For a Limited Time Only

It’s been a crazy couple of weeks since coming back from some time away at the little old house in Vermont that my husband and I still call home, even though I am now serving as a pastor just a tad bit below the Mason Dixon line.

With Labor Day ushering in the unofficial end of summer and grocery stores confirming summer’s passing with a plethora of pumpkin flavored everything, yes, everything, from pumpkin pasta sauce to pumpkin pancake syrup—get it now because it is, as the label says, for a limited time only—life has gone from a calm “it will all get done” to a frenzied “it needs to get done now.”

Committee meetings at church have taken up most of my nights as plans for worship, missions and church school get underway for this “pumpkin-flavored” season we are in. For the most part these meetings have been energizing, with new ways of serving and reaching others being added into the mix of the good old, tried and true ways of how we do church. But as I sip my pumpkin flavored cappuccino, I can’t shake this feeling that God is asking something more of us. Not in the way of more innovative ideas, creative outreach programs or busy work. Rather more of being present to God in the way of praying rather than planning and listening rather than speaking and being rather than always doing.

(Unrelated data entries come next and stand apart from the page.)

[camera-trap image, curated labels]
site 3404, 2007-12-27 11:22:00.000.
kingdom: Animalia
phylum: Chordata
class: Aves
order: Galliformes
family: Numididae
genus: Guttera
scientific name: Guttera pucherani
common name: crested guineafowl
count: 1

The other day at the free lunch my church hosts for those in the community, I was talking with an elderly gentleman who I jokingly deputized as my co-pastor because of his words of wisdom he always brings to me every time we meet. For me it is truly a God moment when we sit down together because his words he shares with me are always in line with what is already on my heart. So imagine my awe when my newly deputized co-pastor got serious in the middle of our laughter and jokes, placed his frail, aged hand on mine, and said, “Don’t ever lose sight of God’s plans for you. Don’t ever forget to listen to God in the noise all around you. For we are here on earth for a limited time only.”

I was taken aback for I knew exactly what he was talking about. In the blessed stillness of my time recently spent in Vermont, where the satellite TV has been disconnected as I am not up there enough to justify the monthly cost, and the wireless Internet service put on hold for the same reason, and where the bars on my cell phone are non-existent, I found my steps getting back in sync with God’s.

The holy rhythm of life gave back an energy that no amount of caffeine could ever give. The silent communion of my heart with God’s that I had while sitting on the top of the hill that makes up our five acres, with the choir of birds singing a choral benediction closing out my prayer time, filled me with ideas and God possibilities. And the brilliance of the starlit sky, not dimmed by man’s need to have artificial light to illumine the darkness, reminded me once again that God’s light is the most beautiful light ever in our lives.

That was then. This is now.

The TV is back on. The Internet is also connected. The cell phone has many bars so that calls can get through. And the brilliance of that starlit sky I marveled at a few weeks ago? After a long meeting last night I came home and paused on the porch before going inside and found what I had expected to find. I looked up at the sky and the stars weren’t as bright as I had hoped. What human ingenuity thought was a good idea had actually washed away the brilliance of God’s creation.

God is asking more of us. Not more in terms of what we can do or produce, but more of our hearts and our trust and our devotion and our love.

For we, too, have a “for a limited time only” label on us, so why don’t we savor the time we have and really get our steps in sync with God’s.